**Explore the material:**
1. Reproduce the part of the rclone setup guide from "If you wish" up to and including "CRC login nodes.".
2. Carry on the rclone setup guide past its final sentence.

Please refer to the google workspace documents on Pitt Information Technology page.
Go to account.google.com and use your Pitt email address and your account will automatically fall under the University agreement.
New policy from Google:
The new storage model will provide schools and universities with a baseline of 100TB of pooled cloud storage shared across all of your users — more than enough storage for over 100 million docs, 8 million presentations or 400,000 hours of video. This policy will go into effect across all Google Workspace for Education editions for existing customers in July 2022 and will be effective for new customers signing up in 2022.
A few notes about this storage:
- Any University faculty, student or staff can activate and access their official University of Pittsburgh GSuite Drive by visiting the above link and logging in.
- Under the university agreement, University of Pittsburgh faculty, staff and students have access to storage in GSuite Drive; the maximum file size is 5TB.
- GSuite Drive is not suitable for storing sensitive data, including personal information.
Rclone is a command-line program that supports file transfers and syncing of files between local storage and Google Drive as well as a number of other storage services. Rclone offers options to optimize a transfer and reach higher transfer speeds than other common transfer tools such as scp and rsync.
If you wish to use rclone to transfer files to or from CRC file systems, you can use the CRC installation of rclone. There is a module to set the proper environment to use the tool. To use you first need to
module load rclone/1.53.2
Configuration of Rclone
The next step is to configure rclone for the transfer partner. Below is the example to configure GSuite Drive. You must do the configuration while you are on CRC login nodes.
Configuration for transferring files to/from the University of Pittsburgh’s GSuite Drive storage.
To configure (run the following command on CRC login nodes):
[fangping@login0b ~]$ module load rclone/1.53.2 [fangping@login0b ~]$ rclone config
This command will create a ~/.config/rclone/rclone.conf file in your home directory which contains the setup information. You will be asked a few questions:
1. Choose ‘New remote’
[fangping@login0b ~]$ rclone config 2020/11/23 14:06:46 NOTICE: Config file "/ihome/sam/fangping/.config/rclone/rclone.conf" not found - using defaults No remotes found - make a new one n) New remote s) Set configuration password q) Quit config n/s/q> n
2. Enter a name for the GSuite Drive. This will be typed out whenever you want to access the GSuiteDrive, so make it short.
3. Select Google Drive (“drive”)
Type of storage to configure. Enter a string value. Press Enter for the default (""). Choose a number from below, or type in your own value <long list of types> 12 / Google Cloud Storage (this is not Google Drive) \ "google cloud storage" 13 / Google Drive \ "drive" <several more types> Storage> 13
4. Leave the Client ID and Client Secret fields blank--just press enter
<information> Enter a string value. Press Enter for the default (""). client_id> <information> client_secret> <more information>
5. Scope - choose 1 (full access)

**Data:**
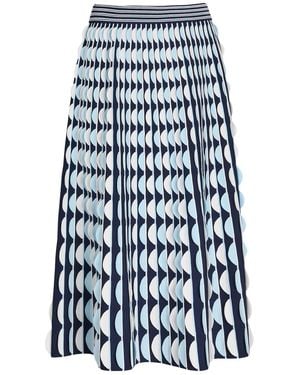Jonathan Simkhai Micah Scalloped Knit Midi Skirt - Blue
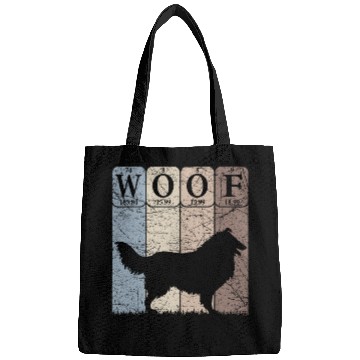 Discover Rough Collie Periodic Table Elements Rough Collie Dog Lover 5 Bags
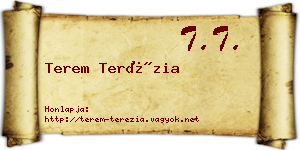 Terem Terézia névjegykártya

**Task-by-task answers:**
1.
If you wish to use rclone to transfer files to or from CRC file systems, you can use the CRC installation of rclone. There is a module to set the proper environment to use the tool. To use you first need to
module load rclone/1.53.2
Configuration of Rclone
The next step is to configure rclone for the transfer partner. Below is the example to configure GSuite Drive. You must do the configuration while you are on CRC login nodes.

2.
<information on Scope> scope> 1
6. ID of root folder - just press enter
7. Service account credentials - just press enter
8. Advanced configuration - choose no
Edit advanced config? (y/n) y) Yes n) No y/n> n
9. Choose ‘No for auto-config. (you are working on a remote or headless machine)
Remote config Use auto config? * Say Y if not sure * Say N if you are working on a remote or headless machine y) Yes (default) n) No y/n> n
10. Please go to the following link: https://accounts.google.com/o/oauth2/auth?access_type=offline&client_id=...
Log in and authorize rclone for access
Open a web browser and paste the link. Logon your Pitt associated google account.
Choose Allow to allow rclone access. A code is shown. Please copy this code, switch to your application and paste it there.
Enter verification code> <paste your code>
11.You should select no to the team drive question.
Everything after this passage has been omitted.